Opinion: Sexual harassment isn’t the only problem with law-clerk culture

Chief Justice John G. Roberts Jr. has ordered a study of how to improve the federal judiciary’s response to sexual harassment.
(Pablo Martinez Monsivais / Associated Press)

In his Year-End Report on the Federal Judiciary, Chief Justice John G. Roberts Jr. focused (yawn) on the judicial system’s preparedness in the face of natural disasters. But then he got to what journalists recognized as the buried lead: a commitment in light of “events in recent months” to explore whether the federal judiciary can be more responsive to sexual harassment.

Without mentioning him by name, Roberts alluded to the recent retirement of U.S. 9th Circuit Court of Appeals Judge Alex Kozinski after charges by some of his former law clerks that he had shown them pornography or made sexual comments when they worked for him.

The chief justice noted that he had asked a key aide to assemble a working group to “consider whether changes are needed in our codes of conduct, our guidance to employees —including law clerks—on issues of confidentiality and reporting of instances of misconduct, our educational programs, and our rules for investigating and processing misconduct complaints.”

Roberts’ emphasis on confidentiality wasn’t surprising. Heidi Bond, one of Kozinski’s former law clerks, had told the Washington Post that Kozinski had so vigorously emphasized the importance of confidentiality that she questioned even years later whether she could share what had happened to her with a therapist.

Maybe the study Roberts has ordered will result in new guidance making it even clearer than it is now that the confidentiality that cloaks discussions between judges and clerks about the law doesn’t prevent clerks from reporting sexual harassment.


On the other hand, the current handbook for clerks already says that “nothing in this handbook, or in the Code of Conduct, prevents a clerk, or any judiciary employee, from revealing misconduct, including sexual or other forms of harassment, by their judge or any person.”

So perhaps it’s not confidentiality that’s the problem, but something bigger: the overall and highly intimate relationship between judge (or justice) and law clerk, a storied relationship that has been likened to that of an academic mentor and prized pupil or even a parent and child.

In a narrative posted online, Bond (who writes romance novels under the name Courtney Milan) recalled:

“The day I started as a clerk in Judge Alex Kozinski’s chambers, he swore me in. After I read the words, he grabbed my arm and smiled. ‘It’s too late now!” he said. ‘She can’t escape any longer. She’s my slave.’ . . . I tried to make a joke of it. ‘I think you mean indentured servant,’ I replied. ‘No,’ he said with a smile. ‘I meant ‘slave.’ ”

Clerks are hired by individual judges with whom they work on intimate terms. Supreme Court justices tend to favor applicants who (like the justices themselves) attended Ivy League law schools and clerked for a select group of “feeder” appeals court judges on whom the justices have come to rely. (Kozinski was one of these “feeder” judges.)

▶ _EXTRACTED DATA_
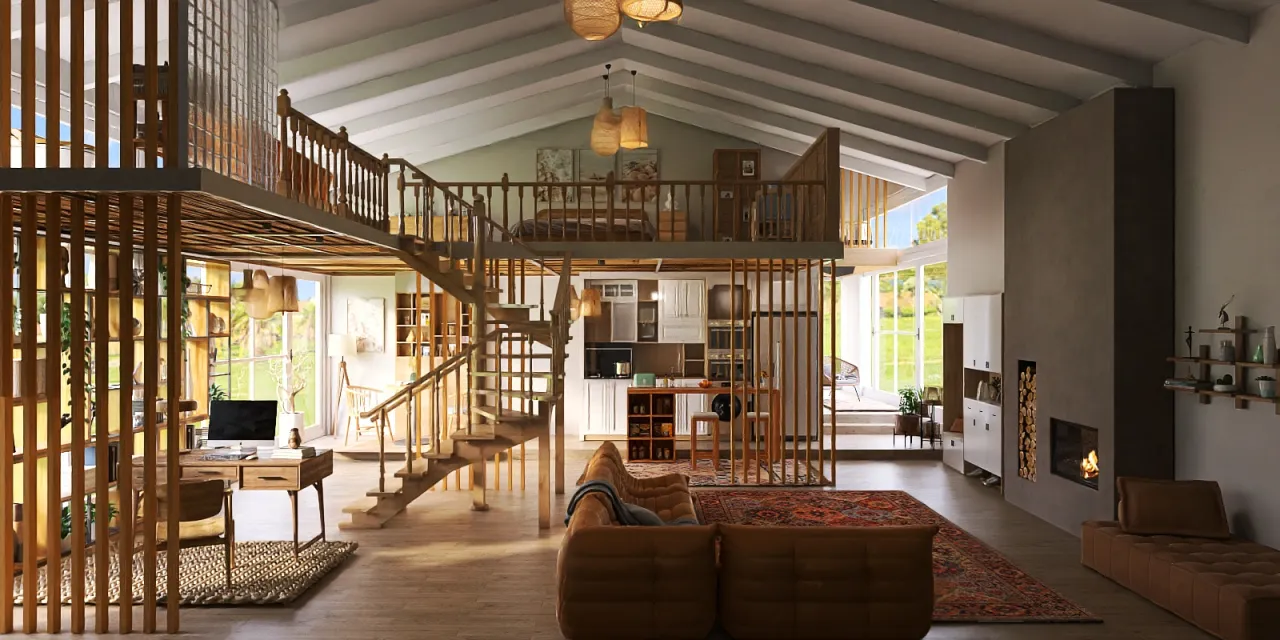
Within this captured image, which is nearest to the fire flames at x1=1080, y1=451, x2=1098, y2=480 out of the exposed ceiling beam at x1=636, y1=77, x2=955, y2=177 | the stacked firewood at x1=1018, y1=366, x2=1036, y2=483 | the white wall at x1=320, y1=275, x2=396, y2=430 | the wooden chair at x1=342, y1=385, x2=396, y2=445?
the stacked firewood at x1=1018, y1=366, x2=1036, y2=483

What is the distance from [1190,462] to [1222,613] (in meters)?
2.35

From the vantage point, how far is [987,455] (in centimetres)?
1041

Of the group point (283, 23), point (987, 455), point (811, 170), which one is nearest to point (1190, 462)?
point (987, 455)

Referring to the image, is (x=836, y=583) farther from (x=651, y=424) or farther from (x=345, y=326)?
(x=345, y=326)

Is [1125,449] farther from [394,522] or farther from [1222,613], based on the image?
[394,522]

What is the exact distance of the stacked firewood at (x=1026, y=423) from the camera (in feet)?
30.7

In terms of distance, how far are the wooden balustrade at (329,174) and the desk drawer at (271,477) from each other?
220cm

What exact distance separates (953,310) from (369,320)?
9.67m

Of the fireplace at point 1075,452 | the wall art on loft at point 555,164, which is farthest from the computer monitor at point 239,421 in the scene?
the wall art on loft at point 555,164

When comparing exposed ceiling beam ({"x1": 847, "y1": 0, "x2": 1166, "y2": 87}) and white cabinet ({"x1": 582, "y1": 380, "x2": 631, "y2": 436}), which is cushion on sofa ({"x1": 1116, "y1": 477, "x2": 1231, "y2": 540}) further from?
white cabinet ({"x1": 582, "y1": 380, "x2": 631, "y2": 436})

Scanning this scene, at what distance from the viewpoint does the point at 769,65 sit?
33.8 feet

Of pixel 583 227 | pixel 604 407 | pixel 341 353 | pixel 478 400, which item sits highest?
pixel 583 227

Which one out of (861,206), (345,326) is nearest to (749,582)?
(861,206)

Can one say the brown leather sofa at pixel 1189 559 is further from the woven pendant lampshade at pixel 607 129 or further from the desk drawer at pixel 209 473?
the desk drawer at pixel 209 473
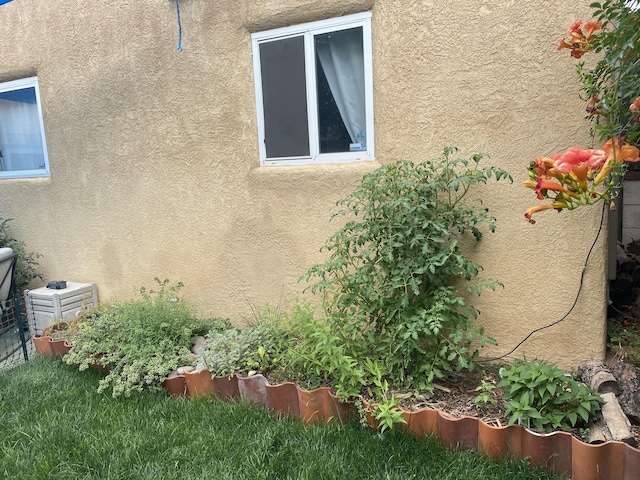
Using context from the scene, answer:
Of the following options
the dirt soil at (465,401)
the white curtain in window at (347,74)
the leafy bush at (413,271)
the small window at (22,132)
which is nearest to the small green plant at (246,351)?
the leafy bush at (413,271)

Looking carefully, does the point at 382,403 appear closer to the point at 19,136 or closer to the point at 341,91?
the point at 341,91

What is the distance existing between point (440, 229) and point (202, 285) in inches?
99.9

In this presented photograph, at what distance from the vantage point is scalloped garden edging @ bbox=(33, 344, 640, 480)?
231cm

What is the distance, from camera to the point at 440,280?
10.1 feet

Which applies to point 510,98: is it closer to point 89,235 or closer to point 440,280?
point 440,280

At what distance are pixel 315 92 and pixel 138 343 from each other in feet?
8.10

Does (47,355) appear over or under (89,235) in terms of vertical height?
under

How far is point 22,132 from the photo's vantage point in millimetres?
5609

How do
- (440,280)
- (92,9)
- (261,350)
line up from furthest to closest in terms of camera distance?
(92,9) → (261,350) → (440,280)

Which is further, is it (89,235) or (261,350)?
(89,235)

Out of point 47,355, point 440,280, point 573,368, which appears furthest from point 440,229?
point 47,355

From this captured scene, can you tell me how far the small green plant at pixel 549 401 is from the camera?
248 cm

▶ _YOUR GOAL_
Echo the opinion piece on law-clerk culture word for word, from "So perhaps it’s" up to and including "parent and child.". The records are separate material and bear no relation to the opinion piece on law clerks.

▶ _REPLY TO THE TASK_
So perhaps it’s not confidentiality that’s the problem, but something bigger: the overall and highly intimate relationship between judge (or justice) and law clerk, a storied relationship that has been likened to that of an academic mentor and prized pupil or even a parent and child.